1.When training images at a resolution of 1024x1024, a 24 GB GPU is insufficient for training, even with bfloat16. 2.The training dataset primarily consists of portraits, including both individual and group photos, and full-body shots. Labels are generated using BLIP, and training is conducted in the same manner as with standard diffusion models.

I am planning to train with 256x256 res, does it work at 24GB GPU. And what do you think about your results, is it better then original instantID

MFaceTech commented 3 months ago

Based on my experiments, training at an image resolution of 256x256 yields poor results. Additionally, the final results depends on the quality of your training dataset.

mnotgod96 commented 2 months ago

Just found it is possible to use multiple GPUs with small VRAM to train InstantID at the resolution of 1024 with the help of DeepSpeed. I trained InstantID using four 40GB A100 GPUs and the peak VRAM utilization per GPU was about 26 GB.

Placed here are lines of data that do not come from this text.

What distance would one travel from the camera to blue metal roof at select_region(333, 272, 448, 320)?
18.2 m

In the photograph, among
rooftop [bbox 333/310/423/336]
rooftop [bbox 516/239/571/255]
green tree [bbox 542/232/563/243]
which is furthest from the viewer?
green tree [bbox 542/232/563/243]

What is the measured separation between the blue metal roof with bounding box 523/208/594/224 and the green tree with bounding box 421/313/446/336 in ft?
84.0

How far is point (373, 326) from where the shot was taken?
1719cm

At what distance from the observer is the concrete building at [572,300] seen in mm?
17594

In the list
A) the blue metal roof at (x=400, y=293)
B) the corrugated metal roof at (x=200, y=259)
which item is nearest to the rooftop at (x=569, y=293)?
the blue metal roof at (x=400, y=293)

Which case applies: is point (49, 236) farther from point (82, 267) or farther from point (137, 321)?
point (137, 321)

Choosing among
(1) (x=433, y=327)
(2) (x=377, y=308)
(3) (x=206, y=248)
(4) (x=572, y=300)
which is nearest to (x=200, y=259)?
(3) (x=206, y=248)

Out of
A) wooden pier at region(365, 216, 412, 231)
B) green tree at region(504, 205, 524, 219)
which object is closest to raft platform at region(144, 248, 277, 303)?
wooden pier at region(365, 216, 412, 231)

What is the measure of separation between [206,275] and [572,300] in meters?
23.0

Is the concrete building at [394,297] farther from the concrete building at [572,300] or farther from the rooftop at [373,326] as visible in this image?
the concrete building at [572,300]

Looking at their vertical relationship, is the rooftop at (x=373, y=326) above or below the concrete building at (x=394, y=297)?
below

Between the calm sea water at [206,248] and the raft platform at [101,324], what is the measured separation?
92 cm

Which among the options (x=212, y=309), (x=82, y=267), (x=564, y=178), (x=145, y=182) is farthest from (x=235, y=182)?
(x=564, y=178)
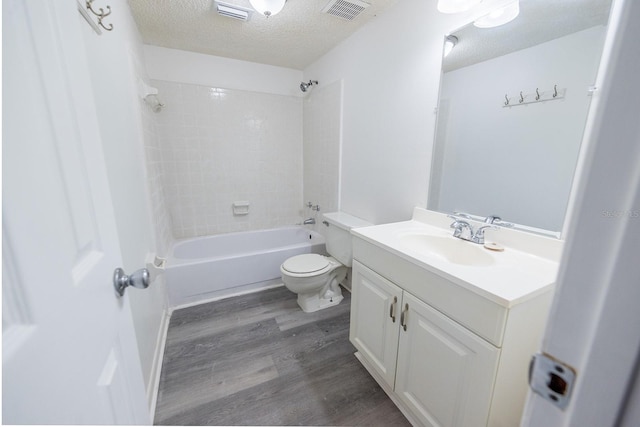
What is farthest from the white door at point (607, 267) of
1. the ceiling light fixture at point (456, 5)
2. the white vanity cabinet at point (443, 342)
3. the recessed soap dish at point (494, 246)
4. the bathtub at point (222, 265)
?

chenxinhua commented 2 months ago

Just found it is possible to use multiple GPUs with small VRAM to train InstantID at the resolution of 1024 with the help of DeepSpeed. I trained InstantID using four 40GB A100 GPUs and the peak VRAM utilization per GPU was about 26 GB.

very impressive

Oguzhanercan commented 2 months ago

Just found it is possible to use multiple GPUs with small VRAM to train InstantID at the resolution of 1024 with the help of DeepSpeed. I trained InstantID using four 40GB A100 GPUs and the peak VRAM utilization per GPU was about 26 GB.

Hi, I trained the model with same solution. But when I trained it with deepspeed and used more than 1 gpu, deadlock happens. Also the training results was not good. Can you please provide your script?